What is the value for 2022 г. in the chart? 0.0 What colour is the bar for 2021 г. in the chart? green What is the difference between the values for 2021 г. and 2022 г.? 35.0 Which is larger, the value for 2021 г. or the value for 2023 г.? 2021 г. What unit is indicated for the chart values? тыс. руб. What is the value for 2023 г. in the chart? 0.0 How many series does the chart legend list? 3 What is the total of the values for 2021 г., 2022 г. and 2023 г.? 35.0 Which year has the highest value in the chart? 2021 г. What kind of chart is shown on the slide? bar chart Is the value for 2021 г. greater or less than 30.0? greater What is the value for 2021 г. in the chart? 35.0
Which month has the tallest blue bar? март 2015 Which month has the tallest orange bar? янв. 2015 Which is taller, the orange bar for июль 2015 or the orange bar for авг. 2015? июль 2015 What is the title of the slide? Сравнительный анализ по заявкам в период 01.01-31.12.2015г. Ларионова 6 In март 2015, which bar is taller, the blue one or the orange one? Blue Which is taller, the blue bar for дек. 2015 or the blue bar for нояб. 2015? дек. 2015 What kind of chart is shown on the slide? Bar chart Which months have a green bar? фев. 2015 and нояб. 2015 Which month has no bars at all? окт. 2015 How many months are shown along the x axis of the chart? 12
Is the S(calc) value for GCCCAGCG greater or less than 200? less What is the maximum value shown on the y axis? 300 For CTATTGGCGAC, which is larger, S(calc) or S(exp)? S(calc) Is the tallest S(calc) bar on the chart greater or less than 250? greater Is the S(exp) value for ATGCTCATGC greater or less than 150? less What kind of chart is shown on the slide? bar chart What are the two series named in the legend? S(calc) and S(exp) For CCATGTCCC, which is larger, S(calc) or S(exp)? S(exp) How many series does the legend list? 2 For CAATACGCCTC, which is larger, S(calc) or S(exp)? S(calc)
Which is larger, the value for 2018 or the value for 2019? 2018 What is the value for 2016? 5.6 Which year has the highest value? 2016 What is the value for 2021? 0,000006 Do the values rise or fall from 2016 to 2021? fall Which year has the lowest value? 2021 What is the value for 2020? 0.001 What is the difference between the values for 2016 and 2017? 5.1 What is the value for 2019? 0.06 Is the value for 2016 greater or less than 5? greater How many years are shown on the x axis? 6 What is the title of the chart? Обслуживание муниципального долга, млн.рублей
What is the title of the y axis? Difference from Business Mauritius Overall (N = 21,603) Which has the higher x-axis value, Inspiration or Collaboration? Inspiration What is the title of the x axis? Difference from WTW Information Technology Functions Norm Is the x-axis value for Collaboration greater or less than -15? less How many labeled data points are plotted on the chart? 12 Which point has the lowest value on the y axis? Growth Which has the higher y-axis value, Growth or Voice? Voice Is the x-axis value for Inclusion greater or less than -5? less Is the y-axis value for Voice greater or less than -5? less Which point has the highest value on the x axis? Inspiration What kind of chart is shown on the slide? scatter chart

→ **WHAT IS NEEDED**
Switch "chart" to "graph" in the listing, from its first line through the line containing "Which month has the tallest blue", inclusive. Return only those lines, with everything else unchanged.

→ **RESPONSE FOR THIS EXERCISE**
What is the value for 2022 г. in the graph? 0.0 What colour is the bar for 2021 г. in the graph? green What is the difference between the values for 2021 г. and 2022 г.? 35.0 Which is larger, the value for 2021 г. or the value for 2023 г.? 2021 г. What unit is indicated for the graph values? тыс. руб. What is the value for 2023 г. in the graph? 0.0 How many series does the graph legend list? 3 What is the total of the values for 2021 г., 2022 г. and 2023 г.? 35.0 Which year has the highest value in the graph? 2021 г. What kind of graph is shown on the slide? bar graph Is the value for 2021 г. greater or less than 30.0? greater What is the value for 2021 г. in the graph? 35.0
Which month has the tallest blue bar? март 2015 Which month has the tallest orange bar? янв. 2015 Which is taller, the orange bar for июль 2015 or the orange bar for авг. 2015? июль 2015 What is the title of the slide? Сравнительный анализ по заявкам в период 01.01-31.12.2015г. Ларионова 6 In март 2015, which bar is taller, the blue one or the orange one? Blue Which is taller, the blue bar for дек. 2015 or the blue bar for нояб. 2015? дек. 2015 What kind of graph is shown on the slide? Bar graph Which months have a green bar? фев. 2015 and нояб. 2015 Which month has no bars at all? окт. 2015 How many months are shown along the x axis of the graph? 12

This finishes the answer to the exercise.